Given that we've got two decades to cover, audiences are quickly brought up to speed as to where the human race is at now in Independence Day: Resurgence – living in the most peaceful time in history, thanks to nations putting aside their "petty differences." However, in anticipation of yet another extra-terrestrial attack, humans have created an Earth Space Defense program, where pilots, engineers and fighters are stationed on the moon to provide an initial barrier of protection for the planet. Said organisation is directed by Jeff Goldblum's returning character David Levinson... apparently.
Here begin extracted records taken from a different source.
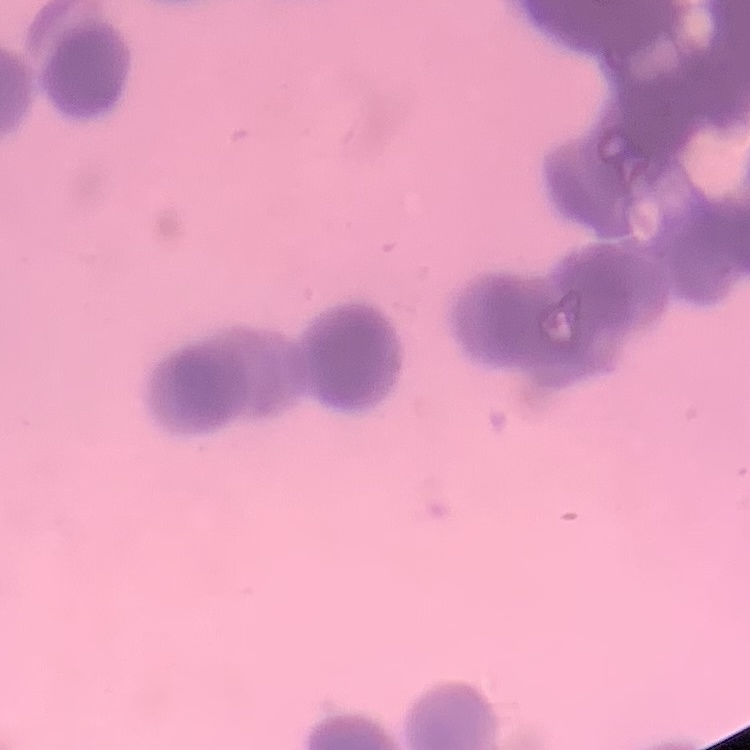
erythrocyte morphology = rouleaux formation
preparation = thin blood smear
image type = square crop of a larger photomicrograph
stain = Field's or Giemsa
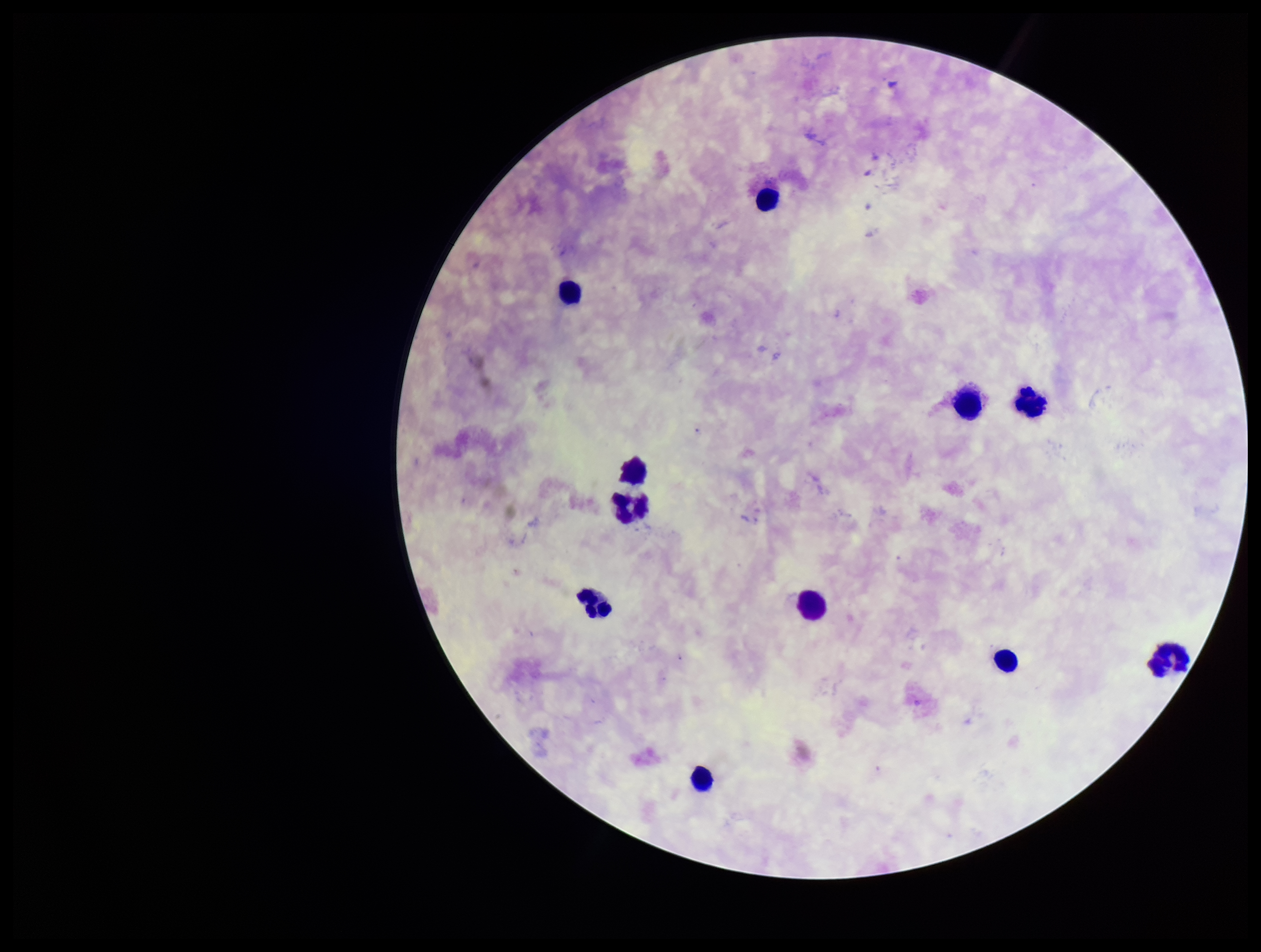

parasite count = 0
patient malaria status = negative
capture = smartphone photograph through the microscope eyepiece
field of view = one from this slide
stain = Giemsa
Plasmodium parasites = none seen
image size = 1261×952 pixels
preparation = thick smear
leukocyte count = 11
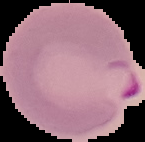

Summary:
  - Preparation: thin blood smear
  - Image type: cell region segmented out of the field of view; surrounding area masked to black
  - Malaria status: parasitized
  - Image size: 145×142 pixels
Report the malaria status of this cell.
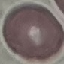
It is uninfected.

Summary:
  - Stain: Giemsa
  - Image type: automatically extracted cell patch, resized to 64 × 64 pixels
  - Preparation: thin blood film
  - Capture: smartphone through the microscope eyepiece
Yet with all these military-style vigilant precautions, almost every character still regurgitates the same notion spoken in the last film, that this invasive alien race is so much more advanced than them still, and that they would never stand a chance if they ever returned for revenge. Unfortunate then that they of course, do, foreseen by the now deeply-troubled, former President Whitmore (Bill Pullman), who has been suffering visions of the alien's return for many years now.
Regrettably that's all Pullman's really good for in the follow-up, as instead, the 'heroes' are found in young blood. It's understandable why Emmerich decided to almost split the cast into two halves to appeal to differently-aged audiences. Including returning familiar faces in Goldblum, Pullman, Judd Hirsch and Brent Spiner and the action-ready newbies in Maika Monroe, Jessie Usher and Liam Hemsworth but there's hardly any synergy between the two camps making for a clunky, overstuffed movie, despite the still brilliant performances from the old cast in particular.
There's also Charlotte Gainsbourg's psychologist who is apparently an old flame of Levinson's, DeObia Oparei's war-lord who has a particular penchant for attacking aliens from behind with his beloved katanas, William Fichtner's pragmatic General Adams who likes spending time in expensive B&B's with his wife and even the doting boyfriend of Spiner's Okun. They're all played well but they all get screen time and with characterisation stretched so thin, it's difficult to keep your focus or feel empathy with any of them.
It's interesting to note that many of these characters are actually introduced in the 2016 science-fiction book Independence Day: Crucible which adds as a prequel novel for all that occurs in Resurgence. But you shouldn't have to rely on a companion piece of literature to grasp what is going on – particularly in a recognisably named sequel.
Because there's so much going on, often the story line appears rushed – it can't be coincidence that every chance he gets Hemsworth's Jake opts to use the super-speedy fusion drive in the space aircrafts, surely – with characters arriving at cocksure decisions as to how to beat the aliens with no real explanation as to how they got there. The plot falls back on typical sci-fi tropes way too frequently too, with talks of queens, hives and even a downright silly deux ex machina situation towards the end. It's a far cry from the pretty original content we saw before.
Another sizeable difference between the first and second film – and no, we're talking about the alien's new ship which is pretty damn huge – is the tone. While the first instalment had plenty of humour, largely thanks to front man Smith, the sequel earns its chuckles mainly in moments that arguably shouldn't be funny – such as Pullman's former President Whitmore opting to have a spruce-up and a full shave just minutes before the world could potentially be destroyed forever. Because, you know, people need to look the part when they're saving Earth. Or even more inappropriately when a semi-lead character suffers a terrible loss in a scene that looks entirely lifted from last year's disaster movie San Andreas.
Where it's lacking in cohesive storyline however, the special effects are, as expected, spectacular, particularly seen in a 3D format. In one extended sequence as the new aliens land their ship on Earth's surface, destruction occurs in cities all over the planet including London and New York City and cinema-goers see bridges and other landmarks reduced to rubble. You just wish that while watching, you were willing the good guys to stop such horrors rather than revelling at what it looks like on the big screen.
Pullman's delivery of the original film's standout speech – very loosely based on Dylan Thomas' Do Not Go Gentle Into That Good Night was actually pretty iconic – sadly, there's no such memorable moment in Resurgence. It seems like Emmerich and his multitude of screenwriters knew this going in too, as they reference it constantly in the new movie, rather than come up with something fresh. Such fact could almost be looked upon as a sum-up of the director's take on revisiting the story. What was great in the 1990s. should probably have been left alone in the 90s. While it's not bad now, it's far from the standard it was.